Biraz sonra ağzında bir altınla dönmüş ve yere bırakmış bundan böyle bir ömür boyu sana her gün bir altın vereceğim, oduncu altını bozdurmuş ve evinde o gün şenlik olmuş.
Hiç kimseye olan biteni anlatmamış ailesi dahil herkes sadece oduncunun çok çalıştığını için durumunun düzeldiği zannetmiş yılar boyu her gün o deliğin başına gitmiş yılan ile buluşmuş ve altını almış.
Gel zaman git zaman oduncu hastalanmış, deliğin başına gidemez olmuş, bir kaç gün geçince geçim sıkıntısı çekmeye başlamış, oduncu oğlunu yanına çağırmış ve yılanın sırrını anlatmış, git o deliliğin başına ve oğlum olduğunu söyle yılan sana altın verecek demiş.
Oğlu inanmamış ama gitmiş, yılan önce saklanmış sonra ortaya çıkmış, onun oduncunun oğlu olduğuna iyice kanaat getirince deliye girip bir altın getirmiş, oğlan önce inanmadığı hikayenin gerçek olduğunu görünce hırsa kapılmış, kim bilir daha ne kadar altın var burada demiş, hırsla yılanı öldürmek için bir hamle yapmış, ıskalamış ama yılanın kuyruğunu koparmış, yılan da can havliyle dönüp oğlanı sokmuş ve öldürmüş.
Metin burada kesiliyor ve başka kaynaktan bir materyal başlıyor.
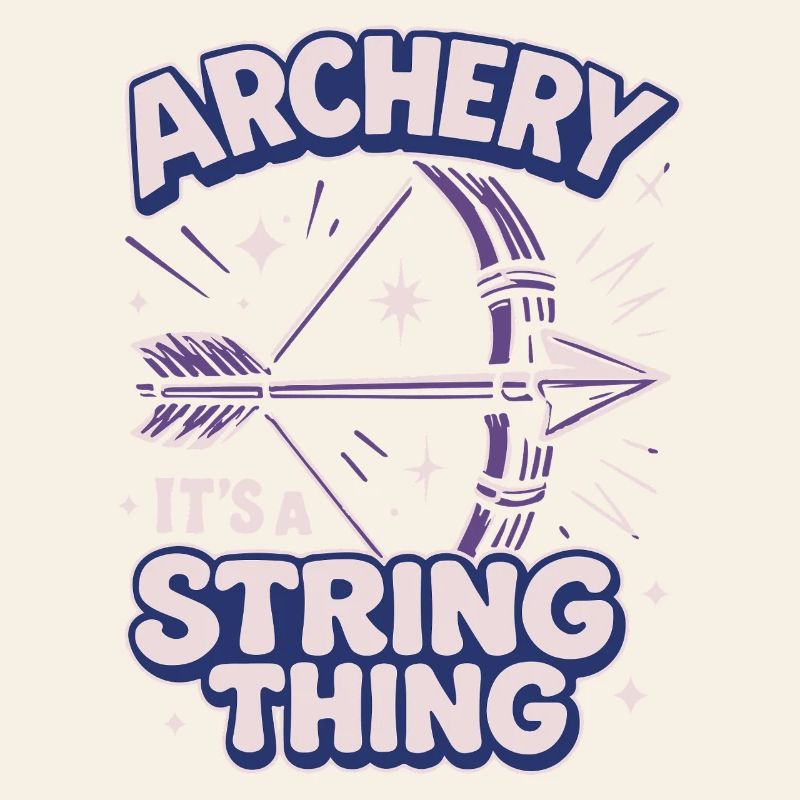 Tir à l'arc Une question d'archer de corde d'arc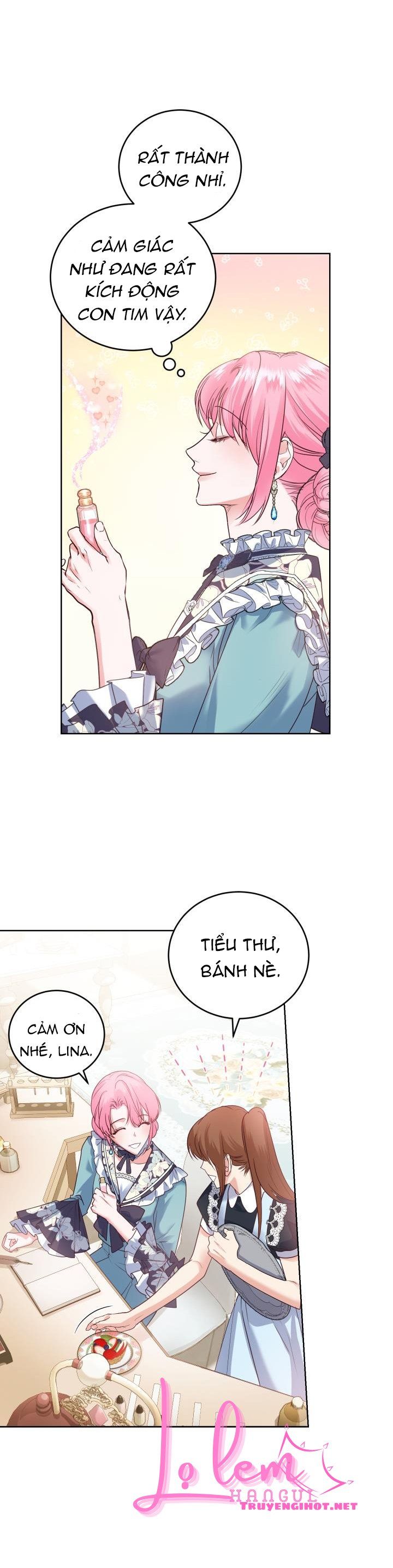 Trở Thành Người Pha Chế Nước Hoa Độc Nhất Của Bạo Chúa Chapter 32.1 - 2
Akşam yaklaşıp da oğlu gelmeyince oduncu iyice endişelenmiş hasta yatağından sürünerek bile olsa kalkmış deliğin başına gitmiş ki oğlu cansız yatıyor.
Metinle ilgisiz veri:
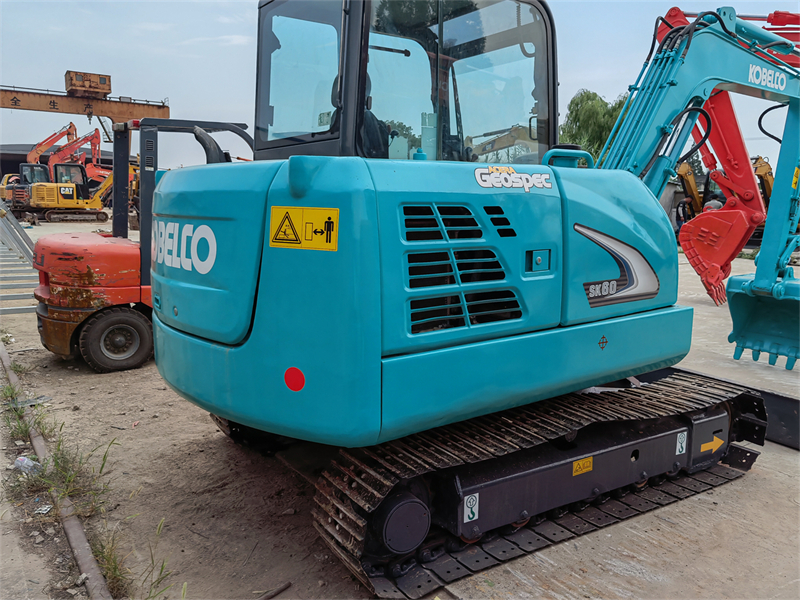 kobelco sk60 mini excavator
Yılan o arada görünmüş, kuyruğu yok ve kanlar içinde oduncu durumu anlamış ve çok üzülmüş, canının parçası oğlu yerde yatıyor, yıllardır veli nimeti olan yılan yaralı hatalı olan oğlum olmalı demiş ve yılandan özür dilemiş, tekrar dost olalım demiş yılan ise acı acı gülümsemiş çok isterdim ama sende bu evlat acısı, bende de bu kuyruk acısı varken biz artık dost olamayız.
Dostluklarımızın samimi ve dürüst olması dileğiyle.